Copy all records precisely, apart from the pictures.

#####

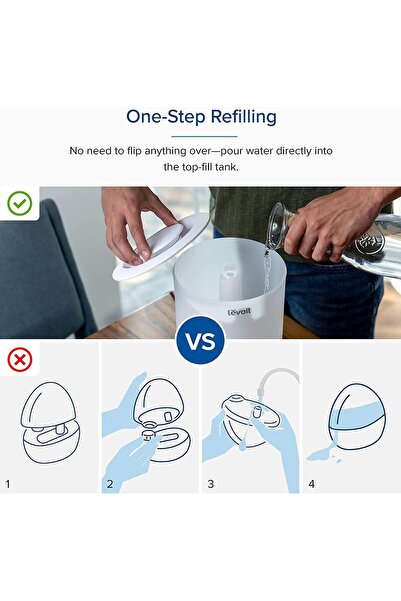 One-Step Refilling

No need to flip anything over—pour water directly into the top-fill tank.

levoit

VS

1

2

3

4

#####

- Exercise response:
 One-Step Refilling

No need to flip anything over—pour water directly into the top-fill tank.

levoit

VS

1

2

3

4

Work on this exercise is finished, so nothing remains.